The q-values in on-policy learning are computed based on expected values estimated from the policy’s own empirical history. Very similar to E[utility | I take action A, my policy is π]; these converge in the limit.
I am. Consider tragedy of the commons which is simpler. If there are many on-policy RL agents that are playing tragedy of the commons and are synchronized with each other (so they always take the same action, including exploration actions) then they can notice that they expect less utility when they defect than when they cooperate.
My position is roughly “people are coordinating towards mathematical epistemology and such coordination involves accepting an ‘ought’ of not committing mathematical fraud”. Such coordination is highly functional, so we should expect good decision theories to manage something at least as good as it. At the very least, learning a good decision theory shouldn’t result in failing at such coordination problems, relative to the innocent who don’t know good decision theory.
That post seems to be trying to solve a different problem (it still assumes that the agent knows its own source code, AFAICT). Can you please re-read what I wrote and if that post really is addressing the same problem, explain how?

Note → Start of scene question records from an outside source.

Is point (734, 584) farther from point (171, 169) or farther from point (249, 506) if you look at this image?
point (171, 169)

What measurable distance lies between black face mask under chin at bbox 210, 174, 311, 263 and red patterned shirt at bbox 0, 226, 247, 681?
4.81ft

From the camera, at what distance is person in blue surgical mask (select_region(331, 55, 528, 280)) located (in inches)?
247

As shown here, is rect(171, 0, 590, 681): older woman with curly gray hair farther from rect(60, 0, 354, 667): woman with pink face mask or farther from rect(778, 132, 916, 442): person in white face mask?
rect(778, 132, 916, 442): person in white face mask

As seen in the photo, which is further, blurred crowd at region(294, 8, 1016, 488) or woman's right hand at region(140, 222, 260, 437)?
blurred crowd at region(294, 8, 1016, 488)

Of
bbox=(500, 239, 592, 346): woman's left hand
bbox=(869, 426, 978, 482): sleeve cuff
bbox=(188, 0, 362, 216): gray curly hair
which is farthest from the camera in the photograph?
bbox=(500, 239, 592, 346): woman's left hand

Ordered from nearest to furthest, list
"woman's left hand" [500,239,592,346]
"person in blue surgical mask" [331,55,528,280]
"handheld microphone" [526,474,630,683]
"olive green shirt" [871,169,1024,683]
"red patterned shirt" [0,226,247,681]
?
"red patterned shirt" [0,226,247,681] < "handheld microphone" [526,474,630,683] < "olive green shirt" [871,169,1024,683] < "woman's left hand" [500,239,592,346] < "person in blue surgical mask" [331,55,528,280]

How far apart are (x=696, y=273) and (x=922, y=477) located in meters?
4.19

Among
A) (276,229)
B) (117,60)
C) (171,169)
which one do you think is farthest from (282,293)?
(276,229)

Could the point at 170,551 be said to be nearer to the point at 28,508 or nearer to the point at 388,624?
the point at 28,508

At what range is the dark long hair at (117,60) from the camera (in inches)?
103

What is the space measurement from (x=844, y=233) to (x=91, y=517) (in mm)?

I see, but the synchronization seems rather contrived. To the extent that humans are RL agents, our learning algorithms are not synchronized (and defecting in tragedy of the commons happens very often as a result), so why is synchronized RL relevant? I don’t see how this is supposed to help convince a skeptic.
You’re right, the post doesn’t address that issue. I agree that it is unclear how to apply EDT as a human. However, humans can still learn from abstract agents.
Okay, here’s an attempt at stating the argument more clearly:
You’re a bureaucrat in a large company. You’re keeping track of how much money the company has. You believe there were previous bureaucrats there before you, who are following your same decision theory. Both you and the previous bureaucrats could have corrupted the records of the company to change how much money the company believes itself to have. If any past bureaucrat has corrupted the records, the records are wrong. You don’t know how long the company has been around or where in the chain you are; all you know is that there will be 100 bureaucrats in total.
You (and other bureaucrats) want somewhat to corrupt the records, but want even more to know how much money the company has. Do you corrupt the records?
UDT says ‘no’ due to a symmetry argument that if you corrupt the records than so do all past bureaucrats. So does COEDT. Both believe that, if you corrupt the records, you don’t have knowledge of how much money the company has.
(Model-free RL doesn’t have enough of a world model to get these symmetries without artificial synchronization)
The assumption “You don’t know how long the company has been around or where in the chain you are” seems unrealistic/contrived, much like the assumption of “synchronized RL” in your previous argument. Again this seems like it’s not going to be very convincing to a skeptic, at least without, for example, a further argument for why the assumption actually makes sense on some deeper level.
Aside from that, here’s a counter-argument: among all fields of research, math is probably one of the hardest to corrupt, because publishing theorems require proofs which can be checked relatively easily and if frauds/errors (false theorems) creep into the literature anyway, eventually a contradiction will be derived and the field will know something went wrong and backtrack to find the problem. If fear of acausally corrupting the current state of the field is the main reason for refraining from doing fraud, then math ought to have a higher amount of fraud relative to other fields, but actually the opposite is true (AFAICT).